4.4. Extraction Analysis with Private Dataset
The performance of the WKFACM-DBF method on the private dataset was analyzed. The private dataset contains 1800 retinal images (750 × 750 pixels) with a 45-degree field of view. Of all the retinal images, 200 contained DR lesions. The training set (30%) and the test set (70%) were divided. Each image in the training set had only one manual annotation, while the test set had three manual annotations provided by three experts. I used the same evaluation methodology as that of the publicly available datasets and used the ground-truth image annotated by three experts for performance evaluation. I compared the performance of the WKFACM-DBF method using the same parameters.
Table 4 displays the pixel-based evaluation of the WKFACM-DBF method and optimal global thresholding with the non-enhanced and enhanced images for large and micro blood-vessel segmentation.
In the private dataset experiment, the proposed method obtained 95.38%, 95.60%, and 95.42% for SEN, SPEC, and ACC, respectively. The proposed method achieved slightly lower SEN, SPEC, and ACC. However, incorporating the preprocessing approach and the WKFACM-DBF method with an optimal parameter improved the technique’s overall performance.

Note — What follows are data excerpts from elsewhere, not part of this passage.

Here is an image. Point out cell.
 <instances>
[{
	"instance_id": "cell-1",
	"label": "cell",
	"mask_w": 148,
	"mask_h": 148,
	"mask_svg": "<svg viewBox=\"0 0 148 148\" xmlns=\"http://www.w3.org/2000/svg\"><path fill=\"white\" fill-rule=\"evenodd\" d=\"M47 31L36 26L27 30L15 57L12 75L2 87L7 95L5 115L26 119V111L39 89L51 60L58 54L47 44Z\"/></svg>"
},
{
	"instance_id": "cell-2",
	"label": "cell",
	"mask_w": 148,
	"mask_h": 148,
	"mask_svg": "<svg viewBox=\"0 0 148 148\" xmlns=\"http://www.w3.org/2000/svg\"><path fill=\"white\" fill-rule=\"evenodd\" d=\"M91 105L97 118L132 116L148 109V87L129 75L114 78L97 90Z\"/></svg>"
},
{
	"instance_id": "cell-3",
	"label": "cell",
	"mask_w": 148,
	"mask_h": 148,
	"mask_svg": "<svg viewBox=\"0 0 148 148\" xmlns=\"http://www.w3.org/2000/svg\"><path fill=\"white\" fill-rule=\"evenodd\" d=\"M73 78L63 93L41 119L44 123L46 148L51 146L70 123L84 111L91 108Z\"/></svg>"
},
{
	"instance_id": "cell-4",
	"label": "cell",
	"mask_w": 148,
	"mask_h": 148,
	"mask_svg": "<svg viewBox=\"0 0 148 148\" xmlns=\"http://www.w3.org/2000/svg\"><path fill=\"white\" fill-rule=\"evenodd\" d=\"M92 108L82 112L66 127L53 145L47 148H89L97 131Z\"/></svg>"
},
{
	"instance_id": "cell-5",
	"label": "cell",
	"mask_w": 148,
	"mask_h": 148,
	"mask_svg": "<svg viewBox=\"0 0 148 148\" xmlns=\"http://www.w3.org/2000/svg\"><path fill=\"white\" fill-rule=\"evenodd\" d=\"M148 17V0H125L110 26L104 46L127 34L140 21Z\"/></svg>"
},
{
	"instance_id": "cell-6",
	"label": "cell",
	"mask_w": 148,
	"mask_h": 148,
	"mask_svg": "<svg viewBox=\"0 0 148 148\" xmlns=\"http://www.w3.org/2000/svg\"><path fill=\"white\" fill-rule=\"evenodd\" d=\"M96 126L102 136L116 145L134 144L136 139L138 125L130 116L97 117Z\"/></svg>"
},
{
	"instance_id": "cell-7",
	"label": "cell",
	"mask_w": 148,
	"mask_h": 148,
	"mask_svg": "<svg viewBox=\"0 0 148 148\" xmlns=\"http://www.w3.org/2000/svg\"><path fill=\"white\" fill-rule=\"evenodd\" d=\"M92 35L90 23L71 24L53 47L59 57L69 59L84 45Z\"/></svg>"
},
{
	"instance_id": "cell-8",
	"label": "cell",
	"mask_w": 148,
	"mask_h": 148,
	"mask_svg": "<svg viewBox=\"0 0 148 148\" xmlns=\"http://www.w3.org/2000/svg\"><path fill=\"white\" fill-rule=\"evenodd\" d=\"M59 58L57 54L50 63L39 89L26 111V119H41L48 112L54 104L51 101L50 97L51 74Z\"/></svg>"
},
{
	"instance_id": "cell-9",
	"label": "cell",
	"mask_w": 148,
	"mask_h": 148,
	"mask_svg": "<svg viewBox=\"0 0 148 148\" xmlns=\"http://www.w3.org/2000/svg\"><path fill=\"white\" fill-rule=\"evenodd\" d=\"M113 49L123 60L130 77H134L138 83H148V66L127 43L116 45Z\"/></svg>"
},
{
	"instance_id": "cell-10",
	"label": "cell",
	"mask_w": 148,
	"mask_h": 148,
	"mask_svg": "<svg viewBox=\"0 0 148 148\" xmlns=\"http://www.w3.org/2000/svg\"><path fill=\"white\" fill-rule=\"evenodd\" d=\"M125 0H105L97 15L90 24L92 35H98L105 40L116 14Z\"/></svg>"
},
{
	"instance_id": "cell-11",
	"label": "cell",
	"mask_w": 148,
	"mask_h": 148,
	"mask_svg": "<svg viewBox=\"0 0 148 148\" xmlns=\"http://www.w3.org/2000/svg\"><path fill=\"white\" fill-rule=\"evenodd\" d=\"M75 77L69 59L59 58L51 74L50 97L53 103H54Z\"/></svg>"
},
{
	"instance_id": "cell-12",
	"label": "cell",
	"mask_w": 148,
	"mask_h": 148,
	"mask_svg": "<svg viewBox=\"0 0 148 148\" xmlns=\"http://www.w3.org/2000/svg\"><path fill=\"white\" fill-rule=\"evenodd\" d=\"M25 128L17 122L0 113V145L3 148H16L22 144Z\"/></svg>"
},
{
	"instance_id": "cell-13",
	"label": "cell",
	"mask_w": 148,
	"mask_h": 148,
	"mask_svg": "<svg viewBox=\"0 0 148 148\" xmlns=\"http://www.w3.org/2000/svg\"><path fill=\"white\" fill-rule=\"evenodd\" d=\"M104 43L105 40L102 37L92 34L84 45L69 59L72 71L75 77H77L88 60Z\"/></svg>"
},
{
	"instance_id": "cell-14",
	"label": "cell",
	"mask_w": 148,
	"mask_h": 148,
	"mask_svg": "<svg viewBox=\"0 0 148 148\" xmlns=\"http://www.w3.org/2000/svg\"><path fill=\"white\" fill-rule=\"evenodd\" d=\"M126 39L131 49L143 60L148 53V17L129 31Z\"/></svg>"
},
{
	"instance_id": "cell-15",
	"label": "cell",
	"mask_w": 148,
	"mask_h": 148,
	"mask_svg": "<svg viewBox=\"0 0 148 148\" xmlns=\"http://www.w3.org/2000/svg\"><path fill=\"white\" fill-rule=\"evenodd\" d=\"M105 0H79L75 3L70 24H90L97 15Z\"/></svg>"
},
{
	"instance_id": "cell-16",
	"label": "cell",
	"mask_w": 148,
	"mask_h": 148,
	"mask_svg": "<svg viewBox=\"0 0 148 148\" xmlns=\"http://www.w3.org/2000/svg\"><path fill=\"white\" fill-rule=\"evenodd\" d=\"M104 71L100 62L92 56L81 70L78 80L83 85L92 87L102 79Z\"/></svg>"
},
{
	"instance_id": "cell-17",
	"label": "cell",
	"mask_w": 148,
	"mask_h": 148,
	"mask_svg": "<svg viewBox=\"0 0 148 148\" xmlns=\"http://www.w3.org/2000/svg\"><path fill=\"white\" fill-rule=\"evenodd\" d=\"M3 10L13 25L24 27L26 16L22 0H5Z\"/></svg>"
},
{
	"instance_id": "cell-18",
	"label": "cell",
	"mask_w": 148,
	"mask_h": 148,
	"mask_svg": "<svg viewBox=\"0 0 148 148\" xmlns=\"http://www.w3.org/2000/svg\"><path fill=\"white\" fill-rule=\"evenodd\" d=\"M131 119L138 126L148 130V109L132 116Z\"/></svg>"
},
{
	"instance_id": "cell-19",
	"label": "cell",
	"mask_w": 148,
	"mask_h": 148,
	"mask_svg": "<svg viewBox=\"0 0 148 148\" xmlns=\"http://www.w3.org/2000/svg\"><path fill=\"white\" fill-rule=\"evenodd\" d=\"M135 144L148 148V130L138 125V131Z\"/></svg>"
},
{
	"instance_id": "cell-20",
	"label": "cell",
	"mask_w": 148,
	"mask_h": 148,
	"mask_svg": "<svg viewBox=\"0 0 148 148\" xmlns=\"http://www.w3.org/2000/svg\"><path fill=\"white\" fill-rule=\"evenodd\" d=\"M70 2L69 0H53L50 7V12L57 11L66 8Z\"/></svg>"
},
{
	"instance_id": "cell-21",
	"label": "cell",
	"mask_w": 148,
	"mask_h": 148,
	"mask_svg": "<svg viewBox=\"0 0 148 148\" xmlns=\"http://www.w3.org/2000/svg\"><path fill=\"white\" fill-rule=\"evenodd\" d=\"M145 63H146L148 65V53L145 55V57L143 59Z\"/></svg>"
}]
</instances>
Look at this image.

4.5. Performance Comparison and Analysis
The performance comparison with other algorithms was carried out via a single-dataset test (the DRIVE dataset). The proposed WKFACM-DBF method does not have a training process and does not necessarily have single or cross-dataset tests. However, to fairly compare the performance of the proposed WKFACM-DBF method with other methods, I compared the results from the proposed method with the results from the same dataset test of the other methods. Each method’s best SEN, SPEC, and ACC values are highlighted in bold in
Table 5, denoting the best extraction results. As shown in
Table 5, it is pertinent that, on the DRIVE dataset, the SEN, SPEC, and ACC values of the WKFACM-DBF method are better than those of the state-of-the-art algorithms. It can also be observed in the same table that the ACC value offered is the best value among the traditional clustering methods. The sensitivities of [
22] and my method are the first- and second-best, respectively, while the algorithm of [
24] is the third-best among all extraction methods. As the best, second-best, and third-best deep learning algorithms, respectively, refs. [
23,
24,
40] all have higher specificity values than my method; mine is only slightly lower. However, the average accuracy of my proposed method lies in first place as a result of achieving high accuracy in sensitivity and specificity.

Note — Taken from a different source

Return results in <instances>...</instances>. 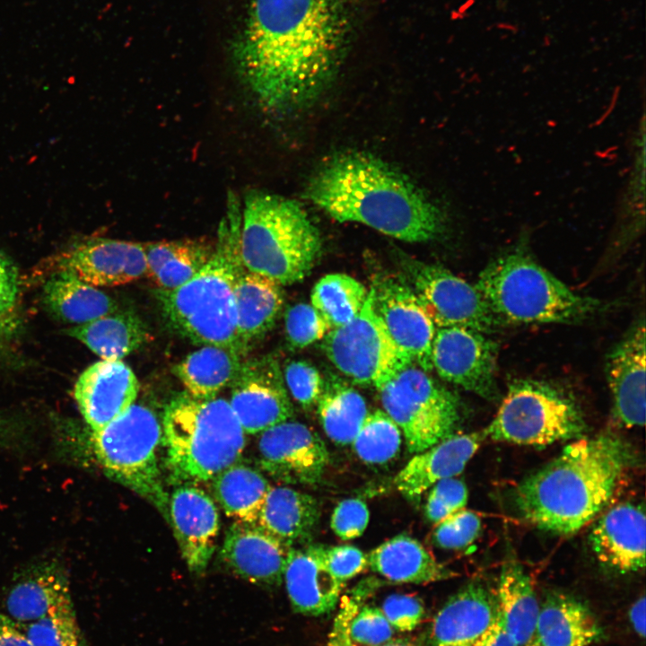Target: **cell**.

The proposed WKFCM-DBF method outperforms state-of-the-art methods based on pixel-based evaluation metrics, including SEN, SPEC, and ACC (most of the time) on three published datasets, DRIVE, STARE, and DiaretDB0, respectively. A careful preprocessing step of the proposed method’s activation helped prove the hypothesis and increase the proposed method’s efficiency by preserving retinal quality information in the extraction stage. This critical hypothesis was validated based on the SEN, SPEC, and ACC metrics. Moreover, the average time required to process one image on a computer with 4.00 GHz Intel(R) Core (TM) i7–6700K CPU, 8GB (RAM) under the Microsoft Windows 10 32–bit operating system for all datasets was 4 s per image. The similar execution times for all datasets were due to the normalized and resized sizes of the original images before a feed to the extraction method. As a result, the WKFCM-DBF method was computationally efficient and fast compared to many state-of-the-art techniques.
Table 6 shows the comparison results for the DRIVE, STARE, and DiaretDB0 datasets. The extraction accuracy of the STARE databases was exceptionally high, which implied the extraction success of the proposed method. This remarkable achievement proves the validity of a of complete preprocessing exercise to enhance retinal images before transferring the enhanced images to a novel blood-vessel extraction method by a three-combination stage model.